Aufgabe 1: Nenne alle Zeiträume, die in der Frage ganz am Anfang des Textes über die Sachmängelhaftung aufgezählt werden.
Aufgabe 2: Schreibe einen Abschnitt aus dem Text über die Sachmängelhaftung wortgetreu ab. Beginne bei den Worten „6 Monate, 12“ und höre nach „Mängel der Kaufsache.“ auf.
Aufgabe 3: Übersetze diesen Satz aus dem Text über die Sachmängelhaftung ins Englische: „Bei dieser, gem. § 443 BGB, ’Garantie’ im rechtlichen Sinne, handelt es sich immer um eine freiwillige Leistung des Herstellers, verpflichtend ist nur die Haftung des Verkäufers für Mängel der Kaufsache.“

Vorliegender Text:
■ ■ ■ ■ ■
6 Monate, 12 Monate, 2 Jahre, 5 Jahre oder sogar 30 Jahre?

Hier ist der Originaltext eines Lieferanten:

„… vielen Dank für die Rückgabe unserer Auftragsbestätigung vom 06.03.2007. Eine juristische Prüfung des Punktes ’2 Jahre Sachmängelhaftung gem. BGB’ ergab folgendes:

Bei dieser, gem. § 443 BGB, ’Garantie’ im rechtlichen Sinne, handelt es sich immer um eine freiwillige Leistung des Herstellers, verpflichtend ist nur die Haftung des Verkäufers für Mängel der Kaufsache.

Die Verjährungsfrist für Mängelansprüche von 2 Jahren ist zwar im BGB als Regelfrist vorgesehen (§438 Abs. 1 BGB, diese kann aber im Geschäft zwischen Unternehmen im Wege vertraglicher Vereinbarung für neue Produkte bis auf 1 Jahr verkürzt werden (§ 309 Nr. 8 b, ff BGB).
■ ■ ■ ■ ■
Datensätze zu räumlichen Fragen
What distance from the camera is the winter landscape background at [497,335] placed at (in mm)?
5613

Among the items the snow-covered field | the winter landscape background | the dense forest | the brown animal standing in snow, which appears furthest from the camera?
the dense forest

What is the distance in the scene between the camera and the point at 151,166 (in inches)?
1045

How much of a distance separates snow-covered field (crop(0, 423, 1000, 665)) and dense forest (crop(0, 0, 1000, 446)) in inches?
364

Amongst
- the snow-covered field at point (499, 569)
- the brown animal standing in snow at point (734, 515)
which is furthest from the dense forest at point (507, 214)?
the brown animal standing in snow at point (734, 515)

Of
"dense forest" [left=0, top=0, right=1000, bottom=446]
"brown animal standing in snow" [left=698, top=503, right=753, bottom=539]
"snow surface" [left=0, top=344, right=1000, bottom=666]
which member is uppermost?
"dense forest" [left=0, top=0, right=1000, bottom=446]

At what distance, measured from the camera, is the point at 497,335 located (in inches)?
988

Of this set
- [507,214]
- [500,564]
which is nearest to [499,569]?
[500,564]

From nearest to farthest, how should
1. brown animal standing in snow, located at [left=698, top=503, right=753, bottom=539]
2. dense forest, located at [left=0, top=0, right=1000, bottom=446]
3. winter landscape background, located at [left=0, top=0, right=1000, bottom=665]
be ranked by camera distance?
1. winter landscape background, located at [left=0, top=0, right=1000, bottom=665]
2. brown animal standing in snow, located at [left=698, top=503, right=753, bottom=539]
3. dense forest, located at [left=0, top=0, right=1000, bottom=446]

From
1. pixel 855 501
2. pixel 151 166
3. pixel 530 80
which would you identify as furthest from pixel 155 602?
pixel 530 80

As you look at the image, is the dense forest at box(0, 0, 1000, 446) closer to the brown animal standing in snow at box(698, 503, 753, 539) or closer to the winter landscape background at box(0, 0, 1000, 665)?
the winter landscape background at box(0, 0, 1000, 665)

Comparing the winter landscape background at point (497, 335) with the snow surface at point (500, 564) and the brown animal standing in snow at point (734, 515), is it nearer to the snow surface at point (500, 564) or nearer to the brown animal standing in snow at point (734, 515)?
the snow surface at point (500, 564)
■ ■ ■ ■ ■
Lösung 1: 6 Monate, 12 Monate, 2 Jahre, 5 Jahre, 30 Jahre

Lösung 2:
6 Monate, 12 Monate, 2 Jahre, 5 Jahre oder sogar 30 Jahre?

Hier ist der Originaltext eines Lieferanten:

„… vielen Dank für die Rückgabe unserer Auftragsbestätigung vom 06.03.2007. Eine juristische Prüfung des Punktes ’2 Jahre Sachmängelhaftung gem. BGB’ ergab folgendes:

Bei dieser, gem. § 443 BGB, ’Garantie’ im rechtlichen Sinne, handelt es sich immer um eine freiwillige Leistung des Herstellers, verpflichtend ist nur die Haftung des Verkäufers für Mängel der Kaufsache.

Lösung 3: This "guarantee" in the legal sense, pursuant to § 443 BGB, is always a voluntary service provided by the manufacturer; only the seller's liability for defects in the purchased item is mandatory.